:: WORK REQUEST ::
When the line containing "[volunteer wildlife ID]" appears in the data below, begin copying there and stop only after the line containing "category: otherbird".

:: GIVEN RECORDS ::
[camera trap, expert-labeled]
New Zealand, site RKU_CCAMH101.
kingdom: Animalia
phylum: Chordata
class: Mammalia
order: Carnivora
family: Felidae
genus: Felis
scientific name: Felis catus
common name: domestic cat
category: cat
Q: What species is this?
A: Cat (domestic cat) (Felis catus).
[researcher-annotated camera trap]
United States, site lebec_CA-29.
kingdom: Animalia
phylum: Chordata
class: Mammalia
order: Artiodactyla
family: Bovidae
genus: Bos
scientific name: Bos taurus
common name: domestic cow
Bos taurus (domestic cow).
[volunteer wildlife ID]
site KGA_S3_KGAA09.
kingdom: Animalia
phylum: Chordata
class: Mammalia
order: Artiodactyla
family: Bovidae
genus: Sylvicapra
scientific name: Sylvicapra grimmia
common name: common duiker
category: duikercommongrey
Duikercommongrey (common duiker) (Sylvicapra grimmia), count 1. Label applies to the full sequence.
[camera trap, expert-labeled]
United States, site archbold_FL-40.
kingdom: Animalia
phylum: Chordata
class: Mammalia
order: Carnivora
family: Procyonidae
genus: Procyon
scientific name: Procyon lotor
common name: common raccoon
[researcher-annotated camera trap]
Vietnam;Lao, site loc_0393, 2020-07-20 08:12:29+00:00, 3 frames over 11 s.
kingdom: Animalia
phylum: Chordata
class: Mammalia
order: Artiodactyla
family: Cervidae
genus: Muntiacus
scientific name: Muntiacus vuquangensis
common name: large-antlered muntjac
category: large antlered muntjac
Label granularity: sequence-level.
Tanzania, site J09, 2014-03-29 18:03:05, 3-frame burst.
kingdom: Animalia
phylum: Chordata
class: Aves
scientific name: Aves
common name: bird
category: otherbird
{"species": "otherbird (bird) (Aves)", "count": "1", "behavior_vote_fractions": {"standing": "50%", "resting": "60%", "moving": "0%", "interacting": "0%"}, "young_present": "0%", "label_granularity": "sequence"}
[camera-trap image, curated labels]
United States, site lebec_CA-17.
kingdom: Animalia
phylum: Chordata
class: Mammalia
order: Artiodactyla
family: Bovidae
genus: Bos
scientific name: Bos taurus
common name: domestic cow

:: EXPECTED ANSWER ::
[volunteer wildlife ID]
site KGA_S3_KGAA09.
kingdom: Animalia
phylum: Chordata
class: Mammalia
order: Artiodactyla
family: Bovidae
genus: Sylvicapra
scientific name: Sylvicapra grimmia
common name: common duiker
category: duikercommongrey
Duikercommongrey (common duiker) (Sylvicapra grimmia), count 1. Label applies to the full sequence.
[camera trap, expert-labeled]
United States, site archbold_FL-40.
kingdom: Animalia
phylum: Chordata
class: Mammalia
order: Carnivora
family: Procyonidae
genus: Procyon
scientific name: Procyon lotor
common name: common raccoon
[researcher-annotated camera trap]
Vietnam;Lao, site loc_0393, 2020-07-20 08:12:29+00:00, 3 frames over 11 s.
kingdom: Animalia
phylum: Chordata
class: Mammalia
order: Artiodactyla
family: Cervidae
genus: Muntiacus
scientific name: Muntiacus vuquangensis
common name: large-antlered muntjac
category: large antlered muntjac
Label granularity: sequence-level.
Tanzania, site J09, 2014-03-29 18:03:05, 3-frame burst.
kingdom: Animalia
phylum: Chordata
class: Aves
scientific name: Aves
common name: bird
category: otherbird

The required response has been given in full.